→ **DEINE AUFGABE 1**: Wie lässt sich der Absatz „Phosphoreszenz ist eine besondere Form der Lumineszenz“ im folgenden Text über phosphoreszierende Stoffe als knappe Stichpunktliste wiedergeben, ohne seine wesentlichen Fakten zu verlieren?

Phosphoreszierende Stoffe

Phosphoreszierende Stoffe

Phosphoreszenz ist die durch die strahlende Desaktivierung hervorgerufene Eigenschaft eines Stoffes, nach einem Beleuchten mit (sichtbarem oder UV-) Licht im Dunkeln nachzuleuchten. Dieses Phänomen beobachteten Alchemisten schon im 17. Jahrhundert.

Phosphoreszierender Wikipedia-Schriftzug

Phosphoreszenz / Fluoreszenz

Phosphoreszenz ist eine besondere Form der Lumineszenz (kaltes Leuchten). Sie unterscheidet sich vom ähnlichen Phänomen der Fluoreszenz darin, dass die Fluoreszenz nach dem Ende der Bestrahlung rasch (meist innerhalb einer millionstel Sekunde) endet, wogegen es bei der Phosphoreszenz zu einem Nachleuchten kommt, das von Sekundenbruchteilen bis hin zu Stunden dauern kann. Phosphoreszierende Stoffe werden auch als Luminophore bezeichnet, da sie das Licht scheinbar speichern.

→ **ZU VERWENDENDE DATEN**:
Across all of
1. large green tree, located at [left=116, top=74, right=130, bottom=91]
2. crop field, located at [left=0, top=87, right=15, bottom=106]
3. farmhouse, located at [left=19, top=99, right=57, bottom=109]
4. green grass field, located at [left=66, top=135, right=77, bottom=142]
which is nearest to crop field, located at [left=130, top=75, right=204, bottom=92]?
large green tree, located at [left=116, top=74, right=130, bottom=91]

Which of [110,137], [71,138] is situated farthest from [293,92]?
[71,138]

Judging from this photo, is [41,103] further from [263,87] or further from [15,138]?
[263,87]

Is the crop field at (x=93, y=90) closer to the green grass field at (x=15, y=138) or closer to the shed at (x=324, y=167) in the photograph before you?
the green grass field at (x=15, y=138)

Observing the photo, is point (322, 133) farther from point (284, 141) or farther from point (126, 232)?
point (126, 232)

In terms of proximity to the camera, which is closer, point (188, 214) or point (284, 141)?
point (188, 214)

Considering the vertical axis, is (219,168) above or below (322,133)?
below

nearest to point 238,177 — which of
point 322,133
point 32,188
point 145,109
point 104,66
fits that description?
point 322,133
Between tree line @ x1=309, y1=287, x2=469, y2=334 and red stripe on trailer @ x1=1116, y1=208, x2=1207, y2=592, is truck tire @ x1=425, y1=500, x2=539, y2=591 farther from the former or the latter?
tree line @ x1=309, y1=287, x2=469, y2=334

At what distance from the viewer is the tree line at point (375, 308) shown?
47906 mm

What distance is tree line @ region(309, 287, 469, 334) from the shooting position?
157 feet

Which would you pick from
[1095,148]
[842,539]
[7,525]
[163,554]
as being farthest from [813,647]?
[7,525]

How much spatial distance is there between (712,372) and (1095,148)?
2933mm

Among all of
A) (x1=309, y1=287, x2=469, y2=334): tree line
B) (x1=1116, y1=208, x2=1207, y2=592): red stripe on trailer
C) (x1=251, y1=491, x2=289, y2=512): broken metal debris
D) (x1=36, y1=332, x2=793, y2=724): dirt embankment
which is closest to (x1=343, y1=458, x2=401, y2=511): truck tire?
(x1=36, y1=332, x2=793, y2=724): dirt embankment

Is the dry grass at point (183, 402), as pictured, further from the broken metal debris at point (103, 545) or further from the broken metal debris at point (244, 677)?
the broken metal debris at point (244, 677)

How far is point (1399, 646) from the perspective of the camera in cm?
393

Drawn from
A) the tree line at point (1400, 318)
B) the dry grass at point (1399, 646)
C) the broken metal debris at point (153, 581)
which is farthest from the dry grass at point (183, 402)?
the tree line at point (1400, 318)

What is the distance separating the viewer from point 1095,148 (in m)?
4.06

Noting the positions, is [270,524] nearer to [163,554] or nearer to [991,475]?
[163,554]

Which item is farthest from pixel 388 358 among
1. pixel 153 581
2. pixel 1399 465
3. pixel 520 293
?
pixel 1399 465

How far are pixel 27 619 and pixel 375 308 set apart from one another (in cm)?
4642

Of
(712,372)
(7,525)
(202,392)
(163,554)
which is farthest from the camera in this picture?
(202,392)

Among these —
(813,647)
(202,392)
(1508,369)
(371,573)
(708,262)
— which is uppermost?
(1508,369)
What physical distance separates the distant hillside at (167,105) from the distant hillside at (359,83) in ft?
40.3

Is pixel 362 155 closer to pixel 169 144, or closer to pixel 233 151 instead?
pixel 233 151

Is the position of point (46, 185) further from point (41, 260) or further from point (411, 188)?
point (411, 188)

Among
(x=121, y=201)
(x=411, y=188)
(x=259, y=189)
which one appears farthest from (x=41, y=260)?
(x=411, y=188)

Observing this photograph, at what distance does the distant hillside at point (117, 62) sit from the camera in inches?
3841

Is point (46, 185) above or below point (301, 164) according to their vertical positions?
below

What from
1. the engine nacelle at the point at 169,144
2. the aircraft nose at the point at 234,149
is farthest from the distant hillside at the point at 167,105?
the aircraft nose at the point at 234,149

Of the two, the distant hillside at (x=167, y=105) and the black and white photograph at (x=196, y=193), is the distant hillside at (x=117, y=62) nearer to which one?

→ **DEINE AUFGABE 2**: Schreib aus der Auflistung die Zeilen von der Zeile mit „Is point (46, 185)“ bis zum Ende der Auflistung wortgetreu ab.

→ **VOLLSTÄNDIGE ANTWORT 1**:
- Phosphoreszenz ist eine besondere Form der Lumineszenz (kaltes Leuchten).
- Fluoreszenz endet nach der Bestrahlung rasch, meist innerhalb einer millionstel Sekunde.
- Phosphoreszenz zeigt dagegen ein Nachleuchten, das Sekundenbruchteile bis Stunden dauern kann.
- Phosphoreszierende Stoffe heißen auch Luminophore, weil sie das Licht scheinbar speichern.

→ **VOLLSTÄNDIGE ANTWORT 2**:
Is point (46, 185) above or below point (301, 164) according to their vertical positions?
below

What from
1. the engine nacelle at the point at 169,144
2. the aircraft nose at the point at 234,149
is farthest from the distant hillside at the point at 167,105?
the aircraft nose at the point at 234,149

Of the two, the distant hillside at (x=167, y=105) and the black and white photograph at (x=196, y=193), is the distant hillside at (x=117, y=62) nearer to which one?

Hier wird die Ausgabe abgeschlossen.